Let me save you some suspense: renting in Paris in 2025 feels like auditioning for a Broadway show you didn’t sign up for. You’ll sing, you’ll dance, you’ll hand over every document you’ve ever owned—and still get told “we’ve gone with another candidate.”
Here’s what I’ve learned (and survived) so far.
Energy Ratings: Say Goodbye to the Old Charmers
That quirky Parisian flat with exposed beams and no insulation? Yeah, it’s probably rated “G” on the energy scale. And as of January 1, 2025, it’s illegal to rent it out. Landlords are pulling tens of thousands of these off the market. Which means fewer options, unless you don’t mind waiting until 2028, when “F” flats get banned too. Baby steps toward greener housing, but a giant headache for renters.

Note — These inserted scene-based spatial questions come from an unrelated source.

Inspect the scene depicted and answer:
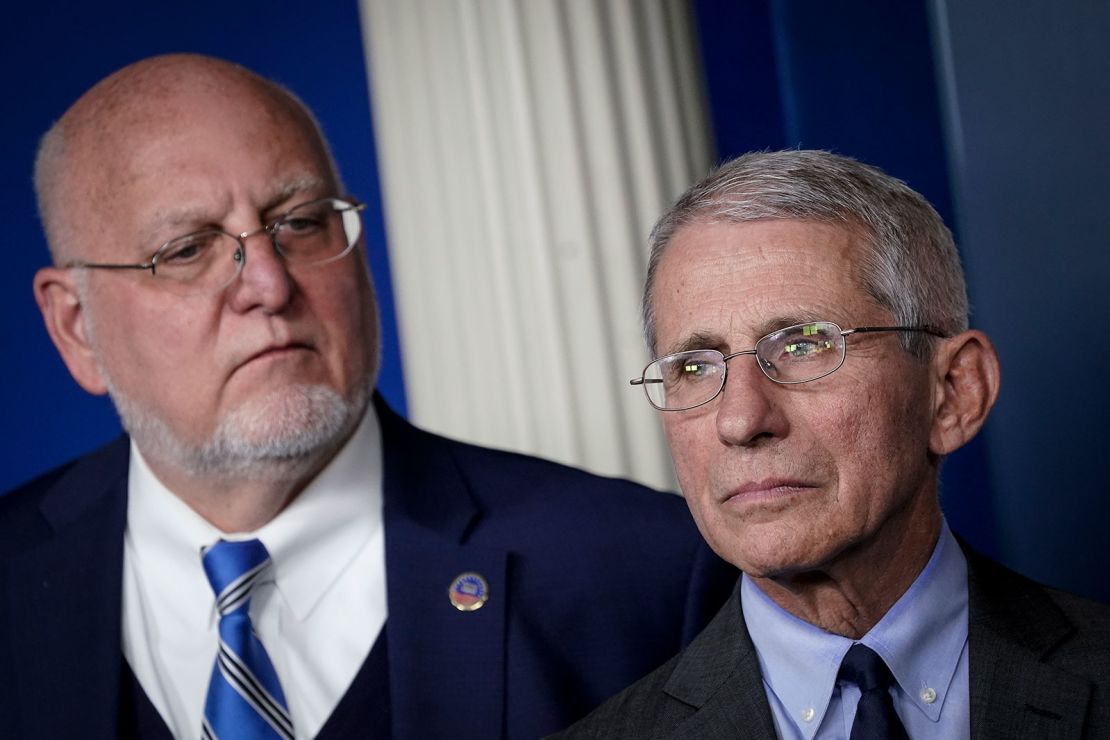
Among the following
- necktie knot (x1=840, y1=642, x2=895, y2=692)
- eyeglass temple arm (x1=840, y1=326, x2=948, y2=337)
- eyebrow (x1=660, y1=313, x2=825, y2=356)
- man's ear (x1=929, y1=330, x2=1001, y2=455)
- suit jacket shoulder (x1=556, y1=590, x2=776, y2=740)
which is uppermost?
eyebrow (x1=660, y1=313, x2=825, y2=356)

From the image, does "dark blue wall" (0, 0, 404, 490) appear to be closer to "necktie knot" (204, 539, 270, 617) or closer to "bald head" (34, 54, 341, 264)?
"bald head" (34, 54, 341, 264)

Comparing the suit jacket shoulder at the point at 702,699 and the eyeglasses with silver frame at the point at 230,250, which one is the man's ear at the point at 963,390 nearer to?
the suit jacket shoulder at the point at 702,699

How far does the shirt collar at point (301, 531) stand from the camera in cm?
256

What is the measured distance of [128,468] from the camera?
277 centimetres

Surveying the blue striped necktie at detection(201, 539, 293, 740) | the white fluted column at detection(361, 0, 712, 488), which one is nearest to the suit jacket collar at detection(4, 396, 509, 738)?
the blue striped necktie at detection(201, 539, 293, 740)

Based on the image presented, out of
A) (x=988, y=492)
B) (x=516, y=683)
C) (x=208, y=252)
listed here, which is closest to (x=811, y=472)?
(x=516, y=683)

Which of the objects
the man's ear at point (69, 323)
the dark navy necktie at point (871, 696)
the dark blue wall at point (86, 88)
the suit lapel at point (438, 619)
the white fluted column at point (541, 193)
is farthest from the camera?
the dark blue wall at point (86, 88)

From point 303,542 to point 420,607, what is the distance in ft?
0.82

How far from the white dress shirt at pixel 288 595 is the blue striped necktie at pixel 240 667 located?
32 millimetres

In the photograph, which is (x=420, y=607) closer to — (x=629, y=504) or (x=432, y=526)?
(x=432, y=526)

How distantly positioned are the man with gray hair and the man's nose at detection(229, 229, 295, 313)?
72 centimetres

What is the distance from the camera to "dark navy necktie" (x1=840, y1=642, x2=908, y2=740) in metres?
1.85

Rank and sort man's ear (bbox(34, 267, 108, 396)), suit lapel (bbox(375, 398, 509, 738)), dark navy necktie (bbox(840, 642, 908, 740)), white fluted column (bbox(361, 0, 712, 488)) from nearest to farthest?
dark navy necktie (bbox(840, 642, 908, 740))
suit lapel (bbox(375, 398, 509, 738))
man's ear (bbox(34, 267, 108, 396))
white fluted column (bbox(361, 0, 712, 488))

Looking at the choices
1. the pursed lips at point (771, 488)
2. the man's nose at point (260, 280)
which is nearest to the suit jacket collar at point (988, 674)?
the pursed lips at point (771, 488)
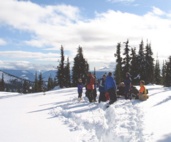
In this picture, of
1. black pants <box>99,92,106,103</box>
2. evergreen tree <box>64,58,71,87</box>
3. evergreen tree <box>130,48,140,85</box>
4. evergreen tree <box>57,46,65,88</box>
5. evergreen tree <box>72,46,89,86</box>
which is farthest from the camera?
evergreen tree <box>64,58,71,87</box>

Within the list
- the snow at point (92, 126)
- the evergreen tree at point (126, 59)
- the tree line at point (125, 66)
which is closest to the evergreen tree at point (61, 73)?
the tree line at point (125, 66)

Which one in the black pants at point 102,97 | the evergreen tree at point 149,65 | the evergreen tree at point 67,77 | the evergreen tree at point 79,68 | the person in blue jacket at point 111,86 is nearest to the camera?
the person in blue jacket at point 111,86

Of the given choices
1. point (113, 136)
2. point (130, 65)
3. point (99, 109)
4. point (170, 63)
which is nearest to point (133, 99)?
point (99, 109)

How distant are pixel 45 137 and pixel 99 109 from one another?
7.10 m

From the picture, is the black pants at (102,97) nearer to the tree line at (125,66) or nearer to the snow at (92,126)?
the snow at (92,126)

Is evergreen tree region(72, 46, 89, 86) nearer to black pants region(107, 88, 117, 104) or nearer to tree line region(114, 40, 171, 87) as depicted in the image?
tree line region(114, 40, 171, 87)

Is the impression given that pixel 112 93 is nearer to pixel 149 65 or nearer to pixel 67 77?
pixel 149 65

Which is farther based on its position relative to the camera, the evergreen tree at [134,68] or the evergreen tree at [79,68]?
the evergreen tree at [79,68]

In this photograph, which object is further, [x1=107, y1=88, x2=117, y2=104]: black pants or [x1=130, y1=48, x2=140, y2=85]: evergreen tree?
[x1=130, y1=48, x2=140, y2=85]: evergreen tree

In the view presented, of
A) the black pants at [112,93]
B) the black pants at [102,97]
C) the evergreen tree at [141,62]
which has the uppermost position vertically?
the evergreen tree at [141,62]

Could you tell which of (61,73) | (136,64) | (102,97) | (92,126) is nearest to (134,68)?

Airbnb Dreams? Not So Fast
If you were hoping to dodge the paperwork with a short-term Airbnb, Paris has other plans. As of this year, primary residences can only be rented 90 nights per year (down from 120). Fines run up to €100,000. That quirky Montmartre loft with the spiral staircase? It might disappear from your Airbnb wishlist by spring.
Rent Caps vs. Reality
Technically, rent hikes are capped at around 1.8% in 2025. Sounds great, right? But landlords aren’t exactly rushing to put their places on the market. Supply is shrinking, competition is fierce, and Paris vacancy rates have nearly halved since 2021. Translation: bring snacks to apartment visits—you’ll be in line for a while. And, you'll have lots of competition
Post-Olympics Market Mood
The 2024 Olympics left a bit of a hangover. Rents spiked, then settled… sort of. The current average is about €31.8 per square meter. Affordable? Only if you also think €8 lattes are a bargain.
Tales from the Trenches
One fellow renter told me they sent 159 inquiries, visited 31 apartments, applied to 11, and only got 2 offers. Honestly? That’s a success story. At this point, I consider it a win if the landlord doesn’t ghost me after I email my dossier.
Pro tip: if you’re only in Paris for a short stay, look into a bail mobilité lease. It’s like a backstage pass—limited time, less hassle, and no long-term drama.
The Bottom Line
Paris is magical, maddening, and expensive. Yes, the rental market in 2025 is brutal—thanks to energy rules, Airbnb crackdowns, and supply shortages. But somehow, people still manage to land an apartment, and when you finally get those keys, you’ll understand why it was worth the chase.
Just… maybe keep a bottle of wine handy for the search process. You’ll need it.
Original post from October 2010:
OK, so you've decided to take that giant leap and live in Paris, let's say for a year perhaps longer. Prior to that you've either stayed at hotels or rented from short-term rental agencies where they provide you fully furnished apartments, in fact, down to the sheets, utensils and even soaps.